→ **GOAL**: Every line from the one that holds "Of the available" through the final line should be returned exactly. Omit the pictures.

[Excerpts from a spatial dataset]

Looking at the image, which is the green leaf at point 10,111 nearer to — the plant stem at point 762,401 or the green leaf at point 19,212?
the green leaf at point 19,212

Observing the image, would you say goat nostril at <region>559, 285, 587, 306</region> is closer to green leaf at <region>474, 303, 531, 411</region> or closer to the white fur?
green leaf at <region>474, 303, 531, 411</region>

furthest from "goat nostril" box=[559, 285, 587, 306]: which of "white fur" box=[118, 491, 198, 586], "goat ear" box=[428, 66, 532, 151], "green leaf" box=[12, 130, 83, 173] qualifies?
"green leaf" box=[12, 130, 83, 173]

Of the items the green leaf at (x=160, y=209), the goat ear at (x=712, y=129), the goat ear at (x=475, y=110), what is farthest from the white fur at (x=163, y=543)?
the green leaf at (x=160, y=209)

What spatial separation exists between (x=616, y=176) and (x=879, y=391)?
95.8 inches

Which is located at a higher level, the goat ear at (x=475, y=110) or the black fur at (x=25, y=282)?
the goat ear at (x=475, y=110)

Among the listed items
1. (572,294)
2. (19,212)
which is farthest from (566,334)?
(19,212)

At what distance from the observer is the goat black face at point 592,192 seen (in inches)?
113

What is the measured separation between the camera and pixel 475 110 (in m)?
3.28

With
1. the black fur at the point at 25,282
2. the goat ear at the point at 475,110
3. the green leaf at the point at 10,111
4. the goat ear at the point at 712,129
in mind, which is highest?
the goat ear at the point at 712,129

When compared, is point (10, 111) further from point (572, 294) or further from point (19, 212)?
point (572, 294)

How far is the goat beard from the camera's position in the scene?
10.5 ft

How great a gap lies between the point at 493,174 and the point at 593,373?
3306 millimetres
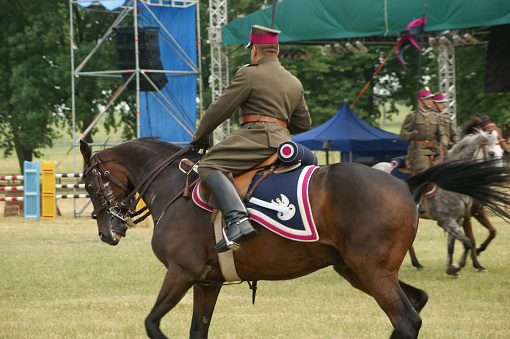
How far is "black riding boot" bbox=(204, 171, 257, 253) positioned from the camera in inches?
188

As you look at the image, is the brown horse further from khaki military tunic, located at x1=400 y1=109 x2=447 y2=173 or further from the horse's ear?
khaki military tunic, located at x1=400 y1=109 x2=447 y2=173

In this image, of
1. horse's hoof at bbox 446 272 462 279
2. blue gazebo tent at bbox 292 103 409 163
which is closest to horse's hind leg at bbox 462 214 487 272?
horse's hoof at bbox 446 272 462 279

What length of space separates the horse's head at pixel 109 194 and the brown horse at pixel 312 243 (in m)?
0.01

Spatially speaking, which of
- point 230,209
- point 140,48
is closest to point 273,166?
point 230,209

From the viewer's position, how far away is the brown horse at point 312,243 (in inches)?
185

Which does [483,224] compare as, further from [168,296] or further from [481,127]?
[168,296]

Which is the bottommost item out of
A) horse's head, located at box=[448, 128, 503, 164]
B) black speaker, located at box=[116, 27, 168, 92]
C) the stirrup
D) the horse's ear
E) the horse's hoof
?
the horse's hoof

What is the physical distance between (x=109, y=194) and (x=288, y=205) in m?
Result: 1.79

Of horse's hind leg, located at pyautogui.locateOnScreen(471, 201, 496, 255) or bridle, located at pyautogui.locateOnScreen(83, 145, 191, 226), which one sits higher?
bridle, located at pyautogui.locateOnScreen(83, 145, 191, 226)

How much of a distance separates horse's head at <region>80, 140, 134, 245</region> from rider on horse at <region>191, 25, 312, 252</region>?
97 centimetres

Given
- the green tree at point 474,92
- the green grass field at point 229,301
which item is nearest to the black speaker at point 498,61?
the green tree at point 474,92

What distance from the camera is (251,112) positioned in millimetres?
5238

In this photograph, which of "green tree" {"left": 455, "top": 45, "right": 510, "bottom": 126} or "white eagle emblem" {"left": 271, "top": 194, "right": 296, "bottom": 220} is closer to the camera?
"white eagle emblem" {"left": 271, "top": 194, "right": 296, "bottom": 220}

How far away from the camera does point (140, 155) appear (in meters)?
5.85
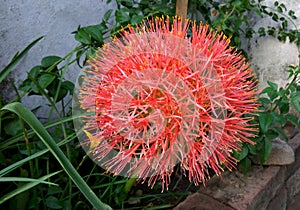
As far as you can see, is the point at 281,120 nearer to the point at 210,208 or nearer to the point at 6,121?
the point at 210,208

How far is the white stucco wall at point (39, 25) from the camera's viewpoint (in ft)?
3.68

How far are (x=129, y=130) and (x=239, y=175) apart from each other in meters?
0.73

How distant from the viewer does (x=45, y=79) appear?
3.10 ft

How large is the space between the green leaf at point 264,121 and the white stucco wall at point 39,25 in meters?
0.64

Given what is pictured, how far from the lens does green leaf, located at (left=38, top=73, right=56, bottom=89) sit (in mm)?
932

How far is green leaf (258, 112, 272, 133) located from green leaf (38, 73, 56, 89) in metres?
0.56

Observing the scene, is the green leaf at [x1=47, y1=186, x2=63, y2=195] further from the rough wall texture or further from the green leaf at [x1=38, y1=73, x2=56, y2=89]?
the rough wall texture

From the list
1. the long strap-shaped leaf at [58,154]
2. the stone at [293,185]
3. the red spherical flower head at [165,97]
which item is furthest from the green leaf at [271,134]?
the long strap-shaped leaf at [58,154]

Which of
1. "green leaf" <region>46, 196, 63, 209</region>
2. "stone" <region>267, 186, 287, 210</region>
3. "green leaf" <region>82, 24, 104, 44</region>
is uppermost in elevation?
"green leaf" <region>82, 24, 104, 44</region>

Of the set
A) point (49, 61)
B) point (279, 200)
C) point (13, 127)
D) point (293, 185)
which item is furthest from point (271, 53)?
point (13, 127)

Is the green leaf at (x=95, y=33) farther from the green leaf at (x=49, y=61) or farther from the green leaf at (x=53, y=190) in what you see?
Answer: the green leaf at (x=53, y=190)

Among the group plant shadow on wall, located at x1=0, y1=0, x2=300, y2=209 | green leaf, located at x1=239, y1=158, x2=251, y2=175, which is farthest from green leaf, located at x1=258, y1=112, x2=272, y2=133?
green leaf, located at x1=239, y1=158, x2=251, y2=175

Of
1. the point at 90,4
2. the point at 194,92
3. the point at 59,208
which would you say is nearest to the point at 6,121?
the point at 59,208

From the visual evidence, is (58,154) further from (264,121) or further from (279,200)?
(279,200)
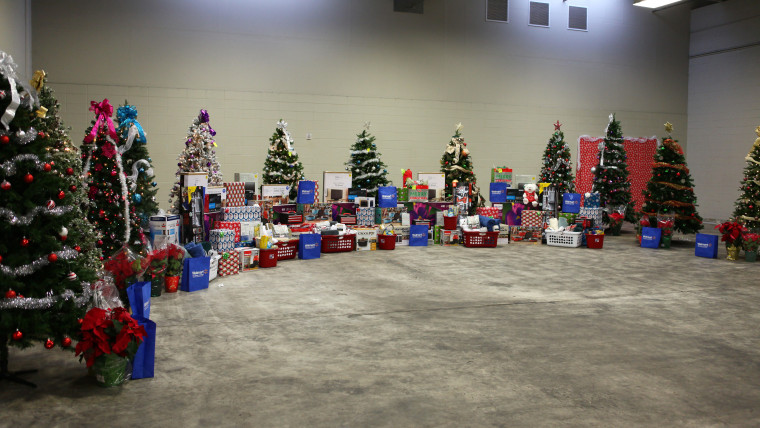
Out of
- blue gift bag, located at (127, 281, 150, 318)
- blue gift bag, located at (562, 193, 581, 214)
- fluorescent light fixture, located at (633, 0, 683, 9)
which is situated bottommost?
blue gift bag, located at (127, 281, 150, 318)

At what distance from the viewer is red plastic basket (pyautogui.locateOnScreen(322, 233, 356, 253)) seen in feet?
27.9

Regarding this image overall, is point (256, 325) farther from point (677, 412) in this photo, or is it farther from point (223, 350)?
point (677, 412)

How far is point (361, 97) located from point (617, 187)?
17.7 ft

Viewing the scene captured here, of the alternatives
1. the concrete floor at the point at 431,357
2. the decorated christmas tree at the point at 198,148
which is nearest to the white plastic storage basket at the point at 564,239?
the concrete floor at the point at 431,357

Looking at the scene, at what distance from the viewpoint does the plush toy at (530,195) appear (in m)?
9.90

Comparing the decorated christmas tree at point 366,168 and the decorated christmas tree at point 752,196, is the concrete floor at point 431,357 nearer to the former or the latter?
the decorated christmas tree at point 752,196

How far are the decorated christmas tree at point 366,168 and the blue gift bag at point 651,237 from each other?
431cm

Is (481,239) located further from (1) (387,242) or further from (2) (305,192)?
(2) (305,192)

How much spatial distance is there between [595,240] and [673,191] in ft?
5.23

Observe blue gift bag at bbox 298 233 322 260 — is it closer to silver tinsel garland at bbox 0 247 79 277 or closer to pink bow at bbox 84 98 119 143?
pink bow at bbox 84 98 119 143

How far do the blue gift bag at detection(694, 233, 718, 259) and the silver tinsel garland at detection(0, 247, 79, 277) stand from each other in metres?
8.17

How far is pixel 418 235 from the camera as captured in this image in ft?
30.8

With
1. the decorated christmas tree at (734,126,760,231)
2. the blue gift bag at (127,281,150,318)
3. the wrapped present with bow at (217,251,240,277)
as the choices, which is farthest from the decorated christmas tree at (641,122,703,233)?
the blue gift bag at (127,281,150,318)

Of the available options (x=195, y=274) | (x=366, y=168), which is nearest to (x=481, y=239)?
(x=366, y=168)
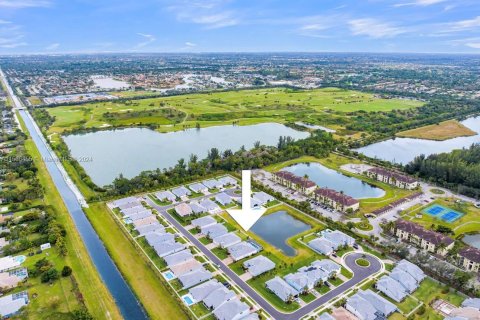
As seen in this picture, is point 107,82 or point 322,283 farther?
point 107,82

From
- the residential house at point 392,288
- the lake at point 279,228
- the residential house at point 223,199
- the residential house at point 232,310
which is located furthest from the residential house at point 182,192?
the residential house at point 392,288

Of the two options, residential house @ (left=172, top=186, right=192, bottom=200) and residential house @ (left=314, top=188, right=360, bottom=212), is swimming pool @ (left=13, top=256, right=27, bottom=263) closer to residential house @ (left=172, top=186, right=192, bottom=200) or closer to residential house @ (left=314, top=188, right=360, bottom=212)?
residential house @ (left=172, top=186, right=192, bottom=200)

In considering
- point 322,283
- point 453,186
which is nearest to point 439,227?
point 453,186

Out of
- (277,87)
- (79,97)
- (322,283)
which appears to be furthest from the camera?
(277,87)

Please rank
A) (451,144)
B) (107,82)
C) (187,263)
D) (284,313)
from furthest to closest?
1. (107,82)
2. (451,144)
3. (187,263)
4. (284,313)

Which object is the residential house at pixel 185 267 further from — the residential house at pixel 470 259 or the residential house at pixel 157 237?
the residential house at pixel 470 259

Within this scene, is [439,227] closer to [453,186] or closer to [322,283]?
[453,186]

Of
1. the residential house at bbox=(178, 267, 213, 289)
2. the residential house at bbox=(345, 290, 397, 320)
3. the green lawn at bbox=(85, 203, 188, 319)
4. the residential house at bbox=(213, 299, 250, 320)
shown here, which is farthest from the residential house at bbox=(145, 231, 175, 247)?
the residential house at bbox=(345, 290, 397, 320)
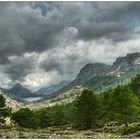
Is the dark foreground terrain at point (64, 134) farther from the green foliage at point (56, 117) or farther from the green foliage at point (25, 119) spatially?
the green foliage at point (56, 117)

→ **RIGHT ANSWER**:
Of the available options (x=195, y=274) | (x=366, y=168), which is nearest to (x=481, y=239)?
(x=366, y=168)
As seen in this picture, is point 107,82 or point 322,283 farther?
point 107,82

From
- the residential house at point 392,288
- the lake at point 279,228
- the residential house at point 223,199
- the residential house at point 232,310
which is located furthest from the residential house at point 182,192?
the residential house at point 392,288

Of the two options, residential house @ (left=172, top=186, right=192, bottom=200) and residential house @ (left=314, top=188, right=360, bottom=212), is swimming pool @ (left=13, top=256, right=27, bottom=263) closer to residential house @ (left=172, top=186, right=192, bottom=200) or closer to residential house @ (left=314, top=188, right=360, bottom=212)?
residential house @ (left=172, top=186, right=192, bottom=200)

In considering
- point 322,283
- point 453,186
which is nearest to point 439,227?
point 453,186

Out of
- (277,87)
- (79,97)
- (322,283)
which appears to be furthest from the camera?
(277,87)

Please rank
A) (451,144)
B) (107,82)
C) (187,263)
D) (284,313)
from furthest to closest?
1. (107,82)
2. (451,144)
3. (187,263)
4. (284,313)

Which object is the residential house at pixel 185 267 further from — the residential house at pixel 470 259 or the residential house at pixel 157 237?
the residential house at pixel 470 259

Within this scene, is [439,227] closer to [453,186] or closer to [322,283]?
[453,186]

Of
1. the residential house at bbox=(178, 267, 213, 289)
2. the residential house at bbox=(345, 290, 397, 320)
3. the green lawn at bbox=(85, 203, 188, 319)
4. the residential house at bbox=(213, 299, 250, 320)
shown here, which is farthest from the residential house at bbox=(145, 231, 175, 247)?
the residential house at bbox=(345, 290, 397, 320)
Is the dark foreground terrain at point (64, 134) farther from the green foliage at point (56, 117) or farther from the green foliage at point (25, 119) spatially?
the green foliage at point (56, 117)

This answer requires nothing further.